▸ Data excerpts:
______
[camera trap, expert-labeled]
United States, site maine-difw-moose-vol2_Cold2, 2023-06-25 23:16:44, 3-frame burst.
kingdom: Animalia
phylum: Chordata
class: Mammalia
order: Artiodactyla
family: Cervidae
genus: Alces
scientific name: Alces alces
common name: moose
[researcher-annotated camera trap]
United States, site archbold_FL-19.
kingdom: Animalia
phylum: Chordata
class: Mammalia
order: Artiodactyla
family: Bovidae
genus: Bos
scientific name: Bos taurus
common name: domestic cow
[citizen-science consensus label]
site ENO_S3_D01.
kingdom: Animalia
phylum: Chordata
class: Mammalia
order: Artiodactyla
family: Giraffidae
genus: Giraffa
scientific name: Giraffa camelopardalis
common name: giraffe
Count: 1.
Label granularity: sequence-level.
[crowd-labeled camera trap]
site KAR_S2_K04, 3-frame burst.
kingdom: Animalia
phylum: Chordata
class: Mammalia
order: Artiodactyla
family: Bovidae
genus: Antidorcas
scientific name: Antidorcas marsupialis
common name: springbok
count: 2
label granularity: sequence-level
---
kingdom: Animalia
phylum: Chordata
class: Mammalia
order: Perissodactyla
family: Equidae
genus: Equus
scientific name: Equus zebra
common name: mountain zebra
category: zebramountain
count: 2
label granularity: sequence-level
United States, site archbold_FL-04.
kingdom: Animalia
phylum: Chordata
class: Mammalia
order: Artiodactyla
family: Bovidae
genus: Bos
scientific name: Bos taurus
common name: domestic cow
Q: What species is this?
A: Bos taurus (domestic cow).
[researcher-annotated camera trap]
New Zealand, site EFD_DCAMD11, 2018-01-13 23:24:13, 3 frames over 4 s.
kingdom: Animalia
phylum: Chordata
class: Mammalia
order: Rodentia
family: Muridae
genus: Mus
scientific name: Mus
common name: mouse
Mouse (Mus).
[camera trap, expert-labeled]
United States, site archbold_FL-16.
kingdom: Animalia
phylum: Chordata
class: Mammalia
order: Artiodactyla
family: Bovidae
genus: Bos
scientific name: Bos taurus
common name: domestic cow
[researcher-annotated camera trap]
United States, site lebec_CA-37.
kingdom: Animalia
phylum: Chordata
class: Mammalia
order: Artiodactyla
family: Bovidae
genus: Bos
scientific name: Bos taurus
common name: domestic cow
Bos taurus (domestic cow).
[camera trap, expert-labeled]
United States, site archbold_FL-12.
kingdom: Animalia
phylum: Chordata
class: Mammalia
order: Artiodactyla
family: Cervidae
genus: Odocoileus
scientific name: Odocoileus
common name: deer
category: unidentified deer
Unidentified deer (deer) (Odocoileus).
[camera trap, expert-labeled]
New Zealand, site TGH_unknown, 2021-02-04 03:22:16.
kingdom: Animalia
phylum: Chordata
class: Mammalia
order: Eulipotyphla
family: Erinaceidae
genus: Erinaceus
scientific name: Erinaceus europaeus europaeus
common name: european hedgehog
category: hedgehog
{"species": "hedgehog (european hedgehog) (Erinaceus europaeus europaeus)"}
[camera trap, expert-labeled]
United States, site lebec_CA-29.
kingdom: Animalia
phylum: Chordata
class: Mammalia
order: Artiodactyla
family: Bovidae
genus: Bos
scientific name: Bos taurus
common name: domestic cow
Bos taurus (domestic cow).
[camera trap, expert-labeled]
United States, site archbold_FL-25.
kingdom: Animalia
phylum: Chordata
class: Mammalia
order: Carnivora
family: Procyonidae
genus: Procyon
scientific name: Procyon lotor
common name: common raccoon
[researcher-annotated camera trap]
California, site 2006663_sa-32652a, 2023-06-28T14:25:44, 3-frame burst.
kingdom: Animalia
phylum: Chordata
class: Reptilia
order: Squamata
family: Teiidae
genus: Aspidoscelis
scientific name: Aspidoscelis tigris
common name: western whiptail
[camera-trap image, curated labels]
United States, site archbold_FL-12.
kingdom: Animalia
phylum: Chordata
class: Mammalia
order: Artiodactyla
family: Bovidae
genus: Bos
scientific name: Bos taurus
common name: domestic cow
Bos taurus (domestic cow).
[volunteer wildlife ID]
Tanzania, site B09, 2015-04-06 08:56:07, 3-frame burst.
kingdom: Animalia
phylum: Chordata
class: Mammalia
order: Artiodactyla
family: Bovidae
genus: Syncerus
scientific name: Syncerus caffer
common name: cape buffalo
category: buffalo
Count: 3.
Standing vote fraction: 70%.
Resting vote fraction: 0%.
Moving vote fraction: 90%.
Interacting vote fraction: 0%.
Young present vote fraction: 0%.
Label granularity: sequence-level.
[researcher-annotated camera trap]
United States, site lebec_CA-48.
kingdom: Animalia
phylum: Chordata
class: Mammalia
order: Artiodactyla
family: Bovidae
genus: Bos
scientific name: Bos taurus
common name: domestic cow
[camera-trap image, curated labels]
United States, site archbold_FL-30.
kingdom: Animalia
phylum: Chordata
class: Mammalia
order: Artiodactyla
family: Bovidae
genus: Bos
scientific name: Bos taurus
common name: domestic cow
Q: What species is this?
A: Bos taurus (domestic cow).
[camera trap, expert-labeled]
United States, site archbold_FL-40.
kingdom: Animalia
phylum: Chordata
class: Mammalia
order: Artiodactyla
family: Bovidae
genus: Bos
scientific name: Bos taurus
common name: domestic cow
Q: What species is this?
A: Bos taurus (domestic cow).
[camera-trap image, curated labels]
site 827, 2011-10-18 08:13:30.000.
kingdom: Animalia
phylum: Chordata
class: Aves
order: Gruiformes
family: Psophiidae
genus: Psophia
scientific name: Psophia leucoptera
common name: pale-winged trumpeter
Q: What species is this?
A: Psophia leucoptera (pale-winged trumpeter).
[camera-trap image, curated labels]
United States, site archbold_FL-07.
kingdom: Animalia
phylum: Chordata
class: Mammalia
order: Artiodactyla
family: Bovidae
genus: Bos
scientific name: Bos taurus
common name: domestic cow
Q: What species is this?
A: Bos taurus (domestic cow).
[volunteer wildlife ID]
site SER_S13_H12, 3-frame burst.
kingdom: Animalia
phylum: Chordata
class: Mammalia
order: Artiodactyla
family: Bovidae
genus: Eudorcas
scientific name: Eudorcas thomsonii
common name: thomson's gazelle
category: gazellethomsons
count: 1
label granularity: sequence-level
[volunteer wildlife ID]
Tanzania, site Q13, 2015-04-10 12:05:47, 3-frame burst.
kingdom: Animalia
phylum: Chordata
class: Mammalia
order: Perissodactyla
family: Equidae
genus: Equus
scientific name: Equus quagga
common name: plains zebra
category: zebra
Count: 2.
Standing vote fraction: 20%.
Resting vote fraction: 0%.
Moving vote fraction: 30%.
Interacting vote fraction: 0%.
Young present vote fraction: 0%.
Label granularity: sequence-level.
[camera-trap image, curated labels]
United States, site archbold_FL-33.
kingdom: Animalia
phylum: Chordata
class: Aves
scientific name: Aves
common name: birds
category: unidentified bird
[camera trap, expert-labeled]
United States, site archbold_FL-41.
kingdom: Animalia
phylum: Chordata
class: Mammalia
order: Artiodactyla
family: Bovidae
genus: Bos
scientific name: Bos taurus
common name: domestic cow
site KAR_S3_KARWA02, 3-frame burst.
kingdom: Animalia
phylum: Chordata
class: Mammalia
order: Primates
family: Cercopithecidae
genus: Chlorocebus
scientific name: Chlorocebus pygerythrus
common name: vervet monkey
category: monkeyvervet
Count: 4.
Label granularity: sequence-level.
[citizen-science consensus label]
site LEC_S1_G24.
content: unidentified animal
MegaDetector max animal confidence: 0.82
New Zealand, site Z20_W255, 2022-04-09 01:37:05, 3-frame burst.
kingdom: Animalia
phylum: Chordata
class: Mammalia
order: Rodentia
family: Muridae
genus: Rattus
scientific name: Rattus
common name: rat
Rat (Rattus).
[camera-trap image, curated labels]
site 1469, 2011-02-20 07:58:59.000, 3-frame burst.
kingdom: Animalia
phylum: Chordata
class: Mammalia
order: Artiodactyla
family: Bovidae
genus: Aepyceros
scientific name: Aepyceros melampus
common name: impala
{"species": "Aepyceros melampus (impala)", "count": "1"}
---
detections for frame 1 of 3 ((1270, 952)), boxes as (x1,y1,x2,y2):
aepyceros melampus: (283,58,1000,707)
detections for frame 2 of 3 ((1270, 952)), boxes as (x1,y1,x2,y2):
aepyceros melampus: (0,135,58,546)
______
Reply with the lines from the first line of the entries through the line that contains "genus: Antidorcas", repeated exactly with both ends kept, and with nothing else.

[camera trap, expert-labeled]
United States, site maine-difw-moose-vol2_Cold2, 2023-06-25 23:16:44, 3-frame burst.
kingdom: Animalia
phylum: Chordata
class: Mammalia
order: Artiodactyla
family: Cervidae
genus: Alces
scientific name: Alces alces
common name: moose
[researcher-annotated camera trap]
United States, site archbold_FL-19.
kingdom: Animalia
phylum: Chordata
class: Mammalia
order: Artiodactyla
family: Bovidae
genus: Bos
scientific name: Bos taurus
common name: domestic cow
[citizen-science consensus label]
site ENO_S3_D01.
kingdom: Animalia
phylum: Chordata
class: Mammalia
order: Artiodactyla
family: Giraffidae
genus: Giraffa
scientific name: Giraffa camelopardalis
common name: giraffe
Count: 1.
Label granularity: sequence-level.
[crowd-labeled camera trap]
site KAR_S2_K04, 3-frame burst.
kingdom: Animalia
phylum: Chordata
class: Mammalia
order: Artiodactyla
family: Bovidae
genus: Antidorcas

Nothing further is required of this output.